A poco más de una semana para el Congreso extraordinario del Partido Popular que tiene que elegir, los días 20 y 21 de Julio, en unas complicadas primarias, en la que participarán los militantes al corriente de pago (hoy termina el plazo para este trámite, sin el cual, no se puede votar) y los llamados compromisarios, que decidirán entre los dos candidatos más votados. Algo que no garantiza, ni mucho menos, que esos compromisarios se decidan por el candidato más renovador, sino por el más cercano al aparato que es el órgano que, al final, maneje los hilos del Congreso.

Según las complicadas normas congresuales elaboradas por el vicesecretario de organización, Fernando Rodríguez Maíllo, la votación de los afiliados sería definitiva, es decir, serviría para elegir directamente al nuevo líder del PP sin que los compromisarios tengan que votar, si uno de los aspirantes obtuviese la mayoría absoluta de los votos en más de la mitad de las 60 circunscripciones en las que se divide el PP y sacase, al menos,15 puntos de diferencia al segundo clasificado.

Este día clave, habrá en realidad, dos votaciones. En una urna los afiliados elegirán entre los aspirantes a liderar el PP. En la otra, los afiliados que en cada circunscripción se presenten para ser compromisarios electos. En este sentido,  en la primera vuelta participan los militantes y habrá dos urnas: una para elegir entre los precandidatos que se presenten, y otra para elegir a los compromisarios que estarán presentes en el Congreso. La segunda vuelta se celebrará en el Congreso extraordinario en el que los compromisarios tendrán que votar para elegir al que será el Presidente. A esta segunda vuelta solo irán uno o dos candidatos, que serán los más votados en la primera votación.
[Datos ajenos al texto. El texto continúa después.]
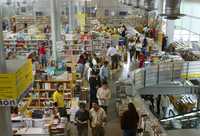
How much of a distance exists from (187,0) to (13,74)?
15359 mm

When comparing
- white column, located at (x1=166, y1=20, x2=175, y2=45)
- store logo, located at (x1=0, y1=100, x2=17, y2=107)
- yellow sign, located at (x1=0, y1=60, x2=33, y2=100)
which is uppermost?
yellow sign, located at (x1=0, y1=60, x2=33, y2=100)

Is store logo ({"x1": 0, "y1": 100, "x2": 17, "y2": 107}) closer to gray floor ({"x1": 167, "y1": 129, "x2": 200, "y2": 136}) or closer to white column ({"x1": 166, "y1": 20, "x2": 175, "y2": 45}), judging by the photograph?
gray floor ({"x1": 167, "y1": 129, "x2": 200, "y2": 136})

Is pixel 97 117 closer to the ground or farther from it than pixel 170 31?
closer to the ground

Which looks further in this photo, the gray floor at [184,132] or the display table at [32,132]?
the display table at [32,132]

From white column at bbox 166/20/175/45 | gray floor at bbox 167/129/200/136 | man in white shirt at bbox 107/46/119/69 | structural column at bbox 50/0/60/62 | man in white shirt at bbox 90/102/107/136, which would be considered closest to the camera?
gray floor at bbox 167/129/200/136

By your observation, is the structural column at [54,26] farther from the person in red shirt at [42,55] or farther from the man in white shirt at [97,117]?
the man in white shirt at [97,117]

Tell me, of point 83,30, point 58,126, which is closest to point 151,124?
point 58,126

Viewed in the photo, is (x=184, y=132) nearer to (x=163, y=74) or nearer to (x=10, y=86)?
(x=163, y=74)

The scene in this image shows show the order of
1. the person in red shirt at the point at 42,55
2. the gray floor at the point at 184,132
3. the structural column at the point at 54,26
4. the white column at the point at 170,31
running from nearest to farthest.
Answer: the gray floor at the point at 184,132 < the person in red shirt at the point at 42,55 < the structural column at the point at 54,26 < the white column at the point at 170,31

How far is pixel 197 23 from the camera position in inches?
689

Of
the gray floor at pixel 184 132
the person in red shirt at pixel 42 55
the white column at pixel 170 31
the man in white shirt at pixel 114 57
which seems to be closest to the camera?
the gray floor at pixel 184 132

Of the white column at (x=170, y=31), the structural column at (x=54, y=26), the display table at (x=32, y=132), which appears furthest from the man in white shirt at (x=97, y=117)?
the white column at (x=170, y=31)

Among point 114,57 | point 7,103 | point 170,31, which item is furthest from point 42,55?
point 7,103

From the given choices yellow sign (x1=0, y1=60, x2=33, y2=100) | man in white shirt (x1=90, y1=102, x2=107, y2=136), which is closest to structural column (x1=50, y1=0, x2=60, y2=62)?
man in white shirt (x1=90, y1=102, x2=107, y2=136)
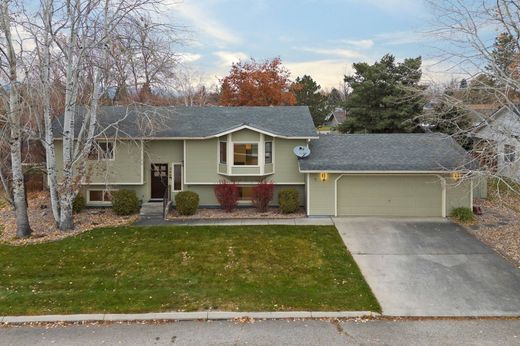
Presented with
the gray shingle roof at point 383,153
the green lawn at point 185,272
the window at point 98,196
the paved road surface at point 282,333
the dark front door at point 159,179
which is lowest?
the paved road surface at point 282,333

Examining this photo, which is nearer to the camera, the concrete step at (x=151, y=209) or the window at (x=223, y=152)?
the concrete step at (x=151, y=209)

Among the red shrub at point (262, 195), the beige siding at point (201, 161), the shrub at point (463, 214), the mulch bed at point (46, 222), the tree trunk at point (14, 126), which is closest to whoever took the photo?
the tree trunk at point (14, 126)

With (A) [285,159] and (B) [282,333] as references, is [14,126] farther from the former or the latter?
(B) [282,333]

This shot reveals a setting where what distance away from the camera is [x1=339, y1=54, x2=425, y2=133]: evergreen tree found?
97.5ft

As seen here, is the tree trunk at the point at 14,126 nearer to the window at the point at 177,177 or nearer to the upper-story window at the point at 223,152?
the window at the point at 177,177

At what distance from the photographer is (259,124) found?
19938 millimetres

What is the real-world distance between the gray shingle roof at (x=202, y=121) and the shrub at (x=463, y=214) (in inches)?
270

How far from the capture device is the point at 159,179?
20.2 m

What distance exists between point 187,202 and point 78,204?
5115 mm

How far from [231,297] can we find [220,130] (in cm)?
1037

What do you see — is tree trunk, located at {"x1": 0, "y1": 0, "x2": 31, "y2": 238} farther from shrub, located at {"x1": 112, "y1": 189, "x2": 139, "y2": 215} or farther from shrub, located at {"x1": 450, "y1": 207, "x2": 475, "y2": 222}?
shrub, located at {"x1": 450, "y1": 207, "x2": 475, "y2": 222}

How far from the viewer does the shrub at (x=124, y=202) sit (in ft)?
60.0

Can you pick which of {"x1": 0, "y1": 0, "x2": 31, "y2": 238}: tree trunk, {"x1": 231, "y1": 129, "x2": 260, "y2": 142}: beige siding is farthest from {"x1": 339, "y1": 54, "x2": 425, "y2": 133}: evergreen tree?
{"x1": 0, "y1": 0, "x2": 31, "y2": 238}: tree trunk

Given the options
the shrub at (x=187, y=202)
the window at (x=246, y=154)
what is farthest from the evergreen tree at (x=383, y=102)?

Conforme se va desarrollando la campaña de estas primarias, con un recorrido de los seis candidatos por las distintas provincias que están  improvisando sus apariciones y sus contactos con la militancia más en terrazas de verano que en sedes del partido, no se están exponiendo programas ideológicos o políticos, sino unas ideas generales para que el PP pueda ser, de nuevo, el gran partido del centro-derecha capaz de conectar  con esas clases medias que, poco a poco, se han ido abandonando la agrupación de la Gaviota para pasarse a Ciudadanos. Para no haber no habrá debates entre los distintos candidatos…
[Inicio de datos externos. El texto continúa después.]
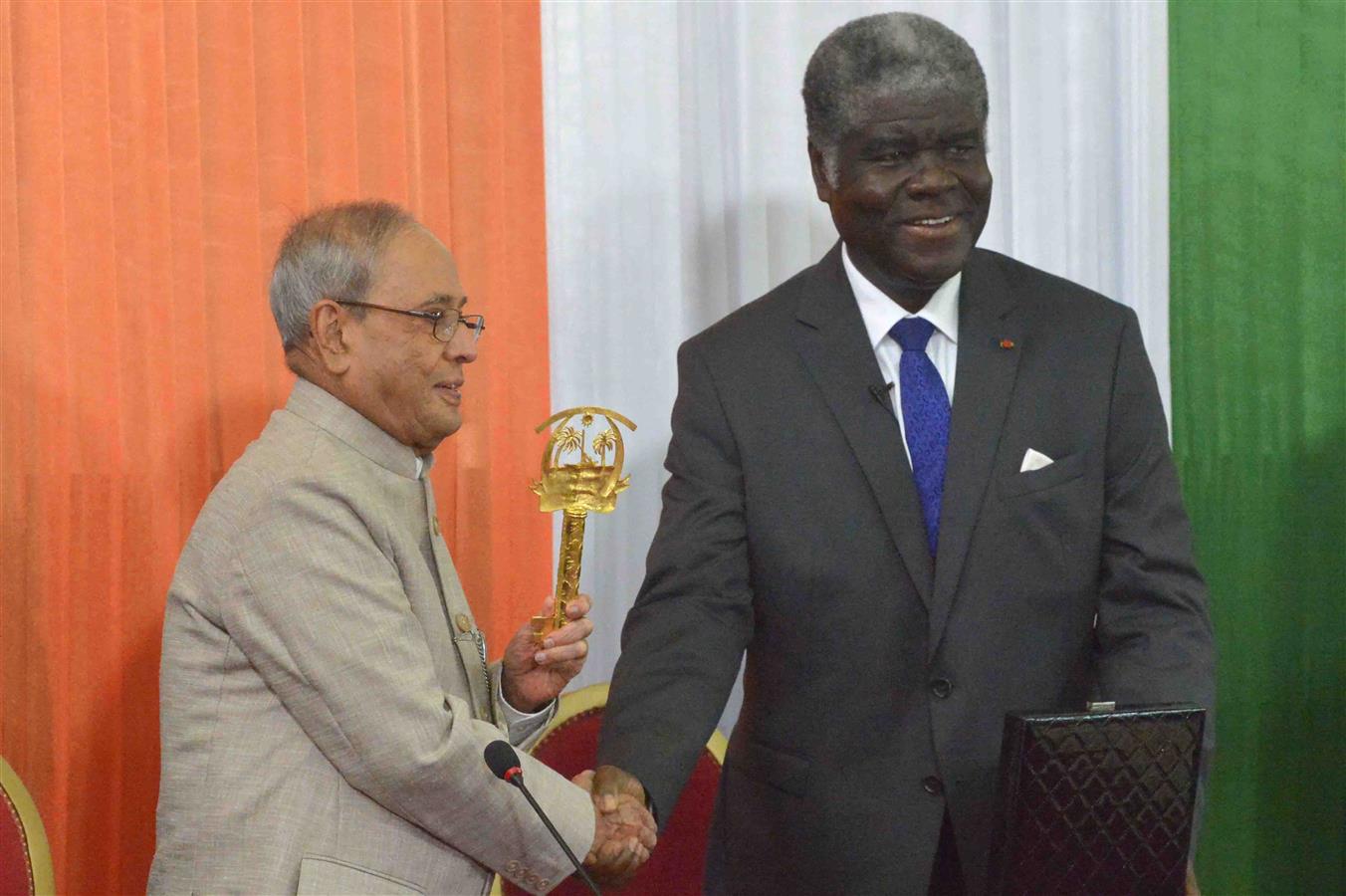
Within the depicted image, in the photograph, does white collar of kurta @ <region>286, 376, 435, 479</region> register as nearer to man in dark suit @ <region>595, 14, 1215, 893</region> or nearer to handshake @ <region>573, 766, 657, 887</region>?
man in dark suit @ <region>595, 14, 1215, 893</region>

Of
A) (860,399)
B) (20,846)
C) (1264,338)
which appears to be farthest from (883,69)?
(20,846)

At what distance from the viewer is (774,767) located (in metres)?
2.24

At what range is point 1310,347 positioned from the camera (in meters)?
3.49

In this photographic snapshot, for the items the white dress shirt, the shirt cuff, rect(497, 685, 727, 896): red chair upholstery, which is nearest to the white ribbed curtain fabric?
rect(497, 685, 727, 896): red chair upholstery

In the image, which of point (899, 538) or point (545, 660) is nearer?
point (899, 538)

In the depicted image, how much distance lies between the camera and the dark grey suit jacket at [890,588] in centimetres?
214

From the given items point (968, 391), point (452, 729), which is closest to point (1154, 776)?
point (968, 391)

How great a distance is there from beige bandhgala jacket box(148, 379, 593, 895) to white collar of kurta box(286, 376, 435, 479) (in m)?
0.05

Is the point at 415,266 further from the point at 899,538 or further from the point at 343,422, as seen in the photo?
the point at 899,538

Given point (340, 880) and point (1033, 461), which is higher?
point (1033, 461)

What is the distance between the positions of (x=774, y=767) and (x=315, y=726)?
26.8 inches

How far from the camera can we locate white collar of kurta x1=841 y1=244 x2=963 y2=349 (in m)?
2.32

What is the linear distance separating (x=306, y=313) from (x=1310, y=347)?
240 centimetres

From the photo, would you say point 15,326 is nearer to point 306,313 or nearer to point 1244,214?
point 306,313
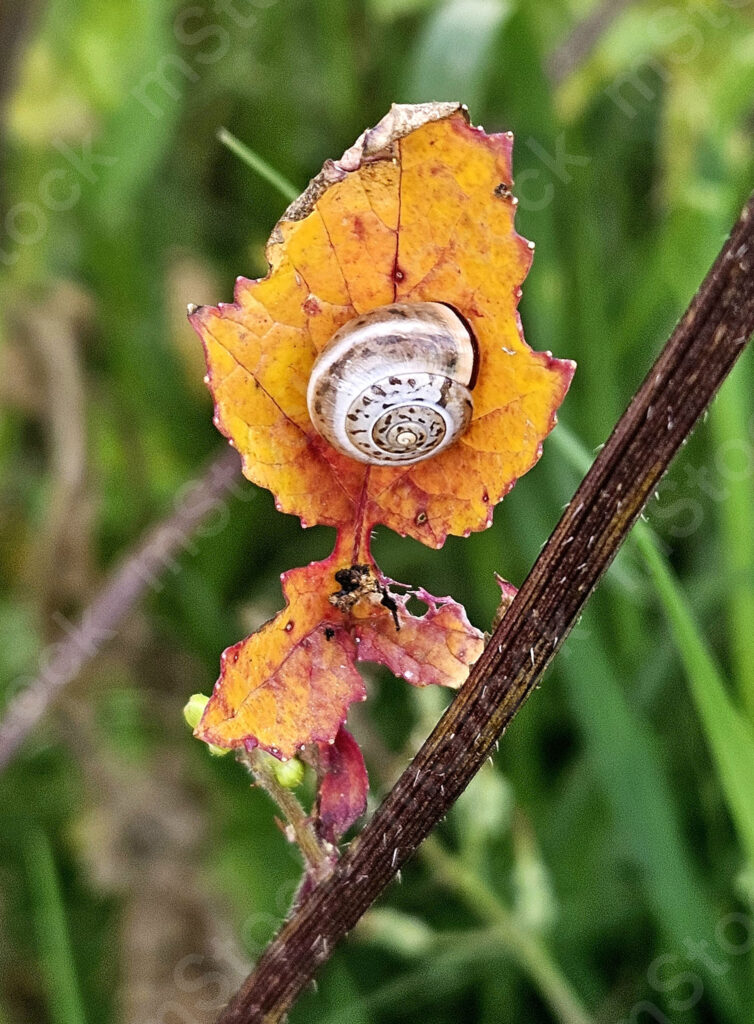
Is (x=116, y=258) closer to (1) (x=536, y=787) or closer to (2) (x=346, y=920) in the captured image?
(1) (x=536, y=787)

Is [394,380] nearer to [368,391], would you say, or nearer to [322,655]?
[368,391]

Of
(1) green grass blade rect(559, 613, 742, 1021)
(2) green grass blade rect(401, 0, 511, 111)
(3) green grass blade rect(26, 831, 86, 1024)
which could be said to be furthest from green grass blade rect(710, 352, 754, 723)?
(3) green grass blade rect(26, 831, 86, 1024)

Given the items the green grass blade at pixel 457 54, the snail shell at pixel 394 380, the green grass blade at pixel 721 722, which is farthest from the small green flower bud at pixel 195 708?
the green grass blade at pixel 457 54

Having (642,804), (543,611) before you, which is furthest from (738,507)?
(543,611)

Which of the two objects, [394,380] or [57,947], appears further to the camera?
[57,947]

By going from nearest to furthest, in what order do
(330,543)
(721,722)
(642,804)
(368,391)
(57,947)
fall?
1. (368,391)
2. (721,722)
3. (57,947)
4. (642,804)
5. (330,543)

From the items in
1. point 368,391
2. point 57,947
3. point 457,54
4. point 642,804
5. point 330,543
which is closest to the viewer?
point 368,391

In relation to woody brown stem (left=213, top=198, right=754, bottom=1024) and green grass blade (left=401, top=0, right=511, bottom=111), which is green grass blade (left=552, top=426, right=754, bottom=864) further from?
green grass blade (left=401, top=0, right=511, bottom=111)

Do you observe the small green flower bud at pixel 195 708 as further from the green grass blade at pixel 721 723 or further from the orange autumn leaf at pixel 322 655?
the green grass blade at pixel 721 723
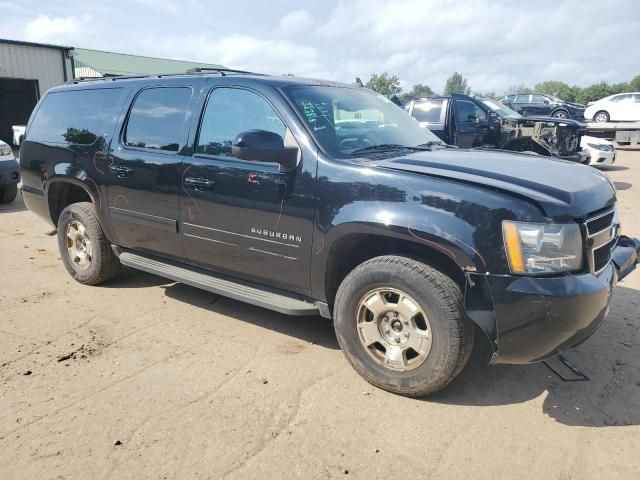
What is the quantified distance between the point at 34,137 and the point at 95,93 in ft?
3.19

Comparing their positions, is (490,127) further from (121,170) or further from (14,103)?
(14,103)

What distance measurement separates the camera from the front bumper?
909 centimetres

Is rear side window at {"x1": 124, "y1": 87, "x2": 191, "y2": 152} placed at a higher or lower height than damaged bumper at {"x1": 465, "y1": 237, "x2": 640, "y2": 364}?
higher

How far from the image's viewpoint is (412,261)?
2.96 meters

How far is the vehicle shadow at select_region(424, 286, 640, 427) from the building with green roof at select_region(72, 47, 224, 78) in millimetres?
25500

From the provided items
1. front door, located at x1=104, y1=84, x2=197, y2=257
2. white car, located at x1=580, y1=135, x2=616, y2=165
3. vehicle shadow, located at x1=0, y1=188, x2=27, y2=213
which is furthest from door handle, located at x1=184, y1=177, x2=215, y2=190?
white car, located at x1=580, y1=135, x2=616, y2=165

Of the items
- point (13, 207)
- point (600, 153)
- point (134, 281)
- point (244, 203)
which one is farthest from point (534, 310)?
point (600, 153)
En ese contacto con las bases, que todavía no terminan de creerse que se produzca esa renovación de la que tanto se habla, solamente van a quedar tres candidatos: dos mujeres, Soraya Saénz de Santamaría, y María Dolores de Cospedal y un hombre, Pablo Casado. De las dos mujeres solo una, Cospedal, habla de partido. La otra, solo habla de su obsesión: el Gobierno que cree que es la única que está preparada para conquistarlo por su experiencia. Una experiencia que es puesta en duda por otros candidatos, especialmente por su actuación en el contencioso catalán e incluso, por su extraña actitud el mismo día que triunfó la moción de censura que, por la información que debería tener, debía haber previsto. El tercer candidato, por talante y por  empatía, sería el candidato ideal  y el que realmente quiere cambiar el partido: Pablo Casado, el único capaz de unir a los equipos de Aznar y Rajoy, aunque hoy eso ya no se lleve…
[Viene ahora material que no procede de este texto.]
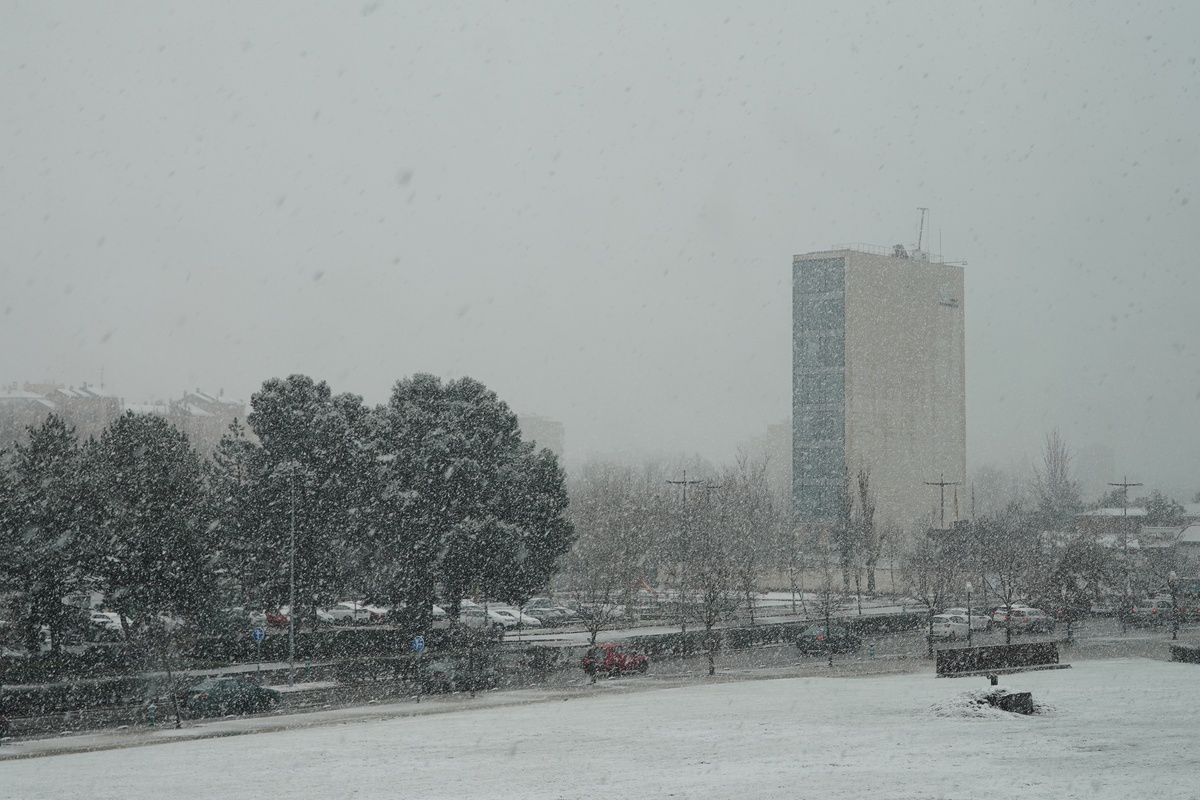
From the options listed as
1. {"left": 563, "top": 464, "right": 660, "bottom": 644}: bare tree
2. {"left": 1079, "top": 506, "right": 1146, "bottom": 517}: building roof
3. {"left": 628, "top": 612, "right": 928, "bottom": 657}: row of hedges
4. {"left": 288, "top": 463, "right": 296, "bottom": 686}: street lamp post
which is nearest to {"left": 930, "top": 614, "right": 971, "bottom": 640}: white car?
{"left": 628, "top": 612, "right": 928, "bottom": 657}: row of hedges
Hoy María Dolores de Cospedal, la más crítica con Santamaría, ha hecho un llamamiento para el caso de que a la final de la contienda lleguen dos candidatos, uno de ellos renuncie o, se integre de alguna forma. Es la preocupación porque al final solo haya un candidato único. Ese era, desde el principio el Presidente Gallego para quien Maíllo había preparado, incluso, el sistema de las dos vueltas. Fue imposible porque, al comprobar las reticencias de Rajoy y el fuego amigo dentro del partido, renunció para seguir en Galicia y esperar mejor ocasión.